====== Entries supplied

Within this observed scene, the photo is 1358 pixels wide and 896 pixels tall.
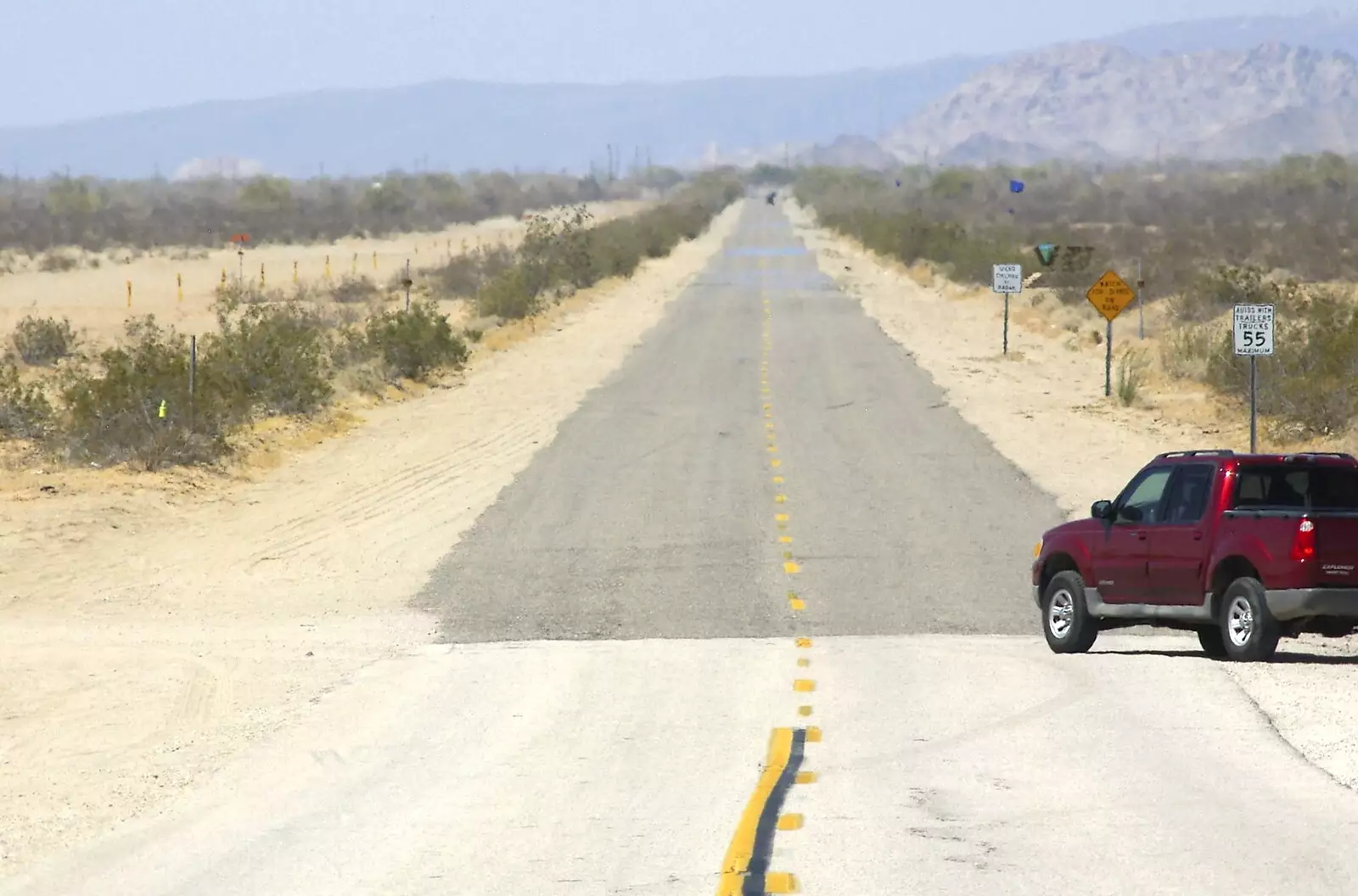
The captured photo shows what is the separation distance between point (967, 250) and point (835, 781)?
215ft

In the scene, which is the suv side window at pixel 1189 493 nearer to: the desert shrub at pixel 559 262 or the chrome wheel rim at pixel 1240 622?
the chrome wheel rim at pixel 1240 622

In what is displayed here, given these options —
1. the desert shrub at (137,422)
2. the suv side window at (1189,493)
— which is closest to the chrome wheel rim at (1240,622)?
the suv side window at (1189,493)

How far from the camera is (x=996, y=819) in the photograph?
33.4ft

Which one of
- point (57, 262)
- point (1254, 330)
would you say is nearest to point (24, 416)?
point (1254, 330)

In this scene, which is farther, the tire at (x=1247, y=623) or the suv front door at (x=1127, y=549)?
the suv front door at (x=1127, y=549)

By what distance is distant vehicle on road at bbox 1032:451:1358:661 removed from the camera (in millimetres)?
14836

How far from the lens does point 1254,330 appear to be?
24.5 metres

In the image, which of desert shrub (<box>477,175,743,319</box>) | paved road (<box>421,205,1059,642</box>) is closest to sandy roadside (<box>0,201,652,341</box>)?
desert shrub (<box>477,175,743,319</box>)

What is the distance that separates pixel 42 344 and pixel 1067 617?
3359 cm

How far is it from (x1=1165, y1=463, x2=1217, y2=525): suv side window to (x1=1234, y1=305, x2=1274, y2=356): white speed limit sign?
868cm

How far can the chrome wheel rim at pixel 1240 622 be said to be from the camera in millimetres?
Answer: 15359

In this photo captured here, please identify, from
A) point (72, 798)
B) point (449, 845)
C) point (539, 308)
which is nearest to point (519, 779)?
point (449, 845)

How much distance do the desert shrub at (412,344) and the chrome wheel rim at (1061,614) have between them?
976 inches

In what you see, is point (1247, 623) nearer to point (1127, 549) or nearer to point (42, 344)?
point (1127, 549)
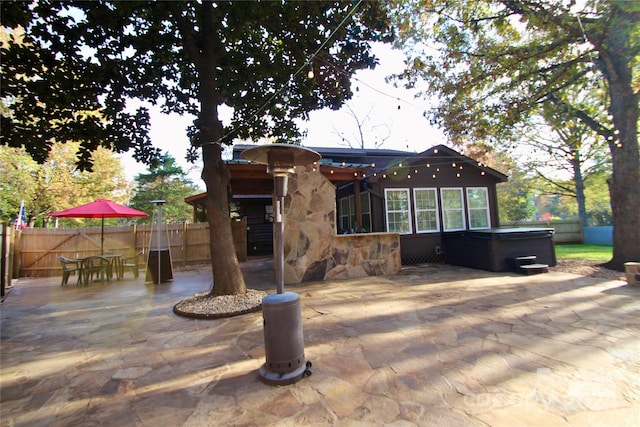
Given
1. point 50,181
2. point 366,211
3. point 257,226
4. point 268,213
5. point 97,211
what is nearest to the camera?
point 97,211

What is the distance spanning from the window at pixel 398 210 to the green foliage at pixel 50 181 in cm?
1351

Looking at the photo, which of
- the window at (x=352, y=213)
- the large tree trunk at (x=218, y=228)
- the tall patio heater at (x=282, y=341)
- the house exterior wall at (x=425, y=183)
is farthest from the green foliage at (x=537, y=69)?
the tall patio heater at (x=282, y=341)

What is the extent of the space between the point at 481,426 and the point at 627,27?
8.17 metres

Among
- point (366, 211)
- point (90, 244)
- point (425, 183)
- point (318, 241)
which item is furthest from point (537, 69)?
point (90, 244)

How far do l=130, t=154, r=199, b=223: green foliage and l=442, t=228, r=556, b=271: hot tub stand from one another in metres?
23.5

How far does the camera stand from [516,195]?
25516 millimetres

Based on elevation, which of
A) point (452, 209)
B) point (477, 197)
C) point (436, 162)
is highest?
point (436, 162)

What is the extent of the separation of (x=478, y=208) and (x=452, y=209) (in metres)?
1.10

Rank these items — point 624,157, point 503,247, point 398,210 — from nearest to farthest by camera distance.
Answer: point 624,157
point 503,247
point 398,210

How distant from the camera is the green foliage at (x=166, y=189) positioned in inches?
985

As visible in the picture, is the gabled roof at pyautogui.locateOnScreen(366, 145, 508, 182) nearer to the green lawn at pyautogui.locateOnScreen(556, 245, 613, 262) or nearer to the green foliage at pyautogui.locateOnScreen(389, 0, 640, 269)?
the green foliage at pyautogui.locateOnScreen(389, 0, 640, 269)

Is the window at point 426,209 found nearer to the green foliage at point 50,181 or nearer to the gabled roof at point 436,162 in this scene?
the gabled roof at point 436,162

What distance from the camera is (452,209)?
1025cm

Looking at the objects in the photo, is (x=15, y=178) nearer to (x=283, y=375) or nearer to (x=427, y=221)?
(x=283, y=375)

============

→ **Exercise objective**
Rewrite the records above with every occurrence of "camera" changed to "viewer", leaving everything else as it is, and omit the pictures from your answer.

→ **Output**
Within this observed scene, the photo is 1358 pixels wide and 896 pixels tall.
The captured photo shows what is the separation distance between point (967, 250) and point (835, 781)?
215ft

In the scene, which is the suv side window at pixel 1189 493 nearer to: the desert shrub at pixel 559 262 or the chrome wheel rim at pixel 1240 622?
the chrome wheel rim at pixel 1240 622

In what is displayed here, given these options —
1. the desert shrub at (137,422)
2. the suv side window at (1189,493)
— which is closest to the chrome wheel rim at (1240,622)?
the suv side window at (1189,493)

How far from the viewer is (x=996, y=819) in the photograph?
33.4ft

Which one of
- point (57, 262)
- point (1254, 330)
would you say is nearest to point (24, 416)?
point (1254, 330)

In this scene, which is farther, the tire at (x=1247, y=623) or the suv front door at (x=1127, y=549)?
the suv front door at (x=1127, y=549)

By what distance is distant vehicle on road at bbox 1032:451:1358:661 removed from the viewer (in millimetres)?
14836

How far from the lens does point 1254,330 appear to be?
24.5 metres

In the image, which of desert shrub (<box>477,175,743,319</box>) | paved road (<box>421,205,1059,642</box>) is closest to sandy roadside (<box>0,201,652,341</box>)?
desert shrub (<box>477,175,743,319</box>)

What is the distance that separates pixel 42 344 and pixel 1067 617?
3359 cm

How far is it from (x1=1165, y1=463, x2=1217, y2=525): suv side window to (x1=1234, y1=305, x2=1274, y2=356): white speed limit sign?
868cm

How far can the chrome wheel rim at pixel 1240 622 be said to be from the viewer in millimetres?
Answer: 15359

In this photo captured here, please identify, from
A) point (72, 798)
B) point (449, 845)
C) point (539, 308)
which is nearest to point (519, 779)?
point (449, 845)

How much distance do the desert shrub at (412,344) and the chrome wheel rim at (1061,614) have between them?
976 inches

In what you see, is point (1247, 623) nearer to point (1127, 549) or nearer to point (42, 344)?
point (1127, 549)
Given
1. point 50,181
2. point 366,211
3. point 257,226
4. point 268,213
5. point 97,211
what is nearest to the viewer?
point 97,211

What is the distance spanning from the window at pixel 398 210 to the green foliage at pixel 50 181 in cm?
1351

Looking at the photo, which of
- the window at (x=352, y=213)
- the large tree trunk at (x=218, y=228)
- the tall patio heater at (x=282, y=341)
- the house exterior wall at (x=425, y=183)
is farthest from the green foliage at (x=537, y=69)?
the tall patio heater at (x=282, y=341)

What is the extent of the space between the point at 481,426 and the point at 627,27?
8.17 metres

Among
- point (366, 211)
- point (90, 244)
- point (425, 183)
- point (318, 241)
which item is furthest from point (537, 69)?
point (90, 244)

How far do l=130, t=154, r=199, b=223: green foliage and l=442, t=228, r=556, b=271: hot tub stand from one another in metres?
23.5

How far does the viewer stand from [516,195]?
25516 millimetres

Based on elevation, which of
A) point (452, 209)
B) point (477, 197)
C) point (436, 162)
is highest?
point (436, 162)

What is the extent of the separation of (x=478, y=208) and (x=452, y=209) (in metres)?
1.10

Rank these items — point 624,157, point 503,247, point 398,210 — from nearest to farthest by viewer distance.
Answer: point 624,157
point 503,247
point 398,210

How distant from the viewer is the green foliage at (x=166, y=189) positioned in inches?
985

As visible in the picture, is the gabled roof at pyautogui.locateOnScreen(366, 145, 508, 182) nearer to the green lawn at pyautogui.locateOnScreen(556, 245, 613, 262) or nearer to the green foliage at pyautogui.locateOnScreen(389, 0, 640, 269)?
the green foliage at pyautogui.locateOnScreen(389, 0, 640, 269)

Is the window at point 426,209 found nearer to the green foliage at point 50,181 or nearer to the gabled roof at point 436,162 in this scene?
the gabled roof at point 436,162

What distance from the viewer is (452,209)?
1025cm

Looking at the objects in the photo, is (x=15, y=178) nearer to (x=283, y=375) or nearer to (x=427, y=221)?
(x=283, y=375)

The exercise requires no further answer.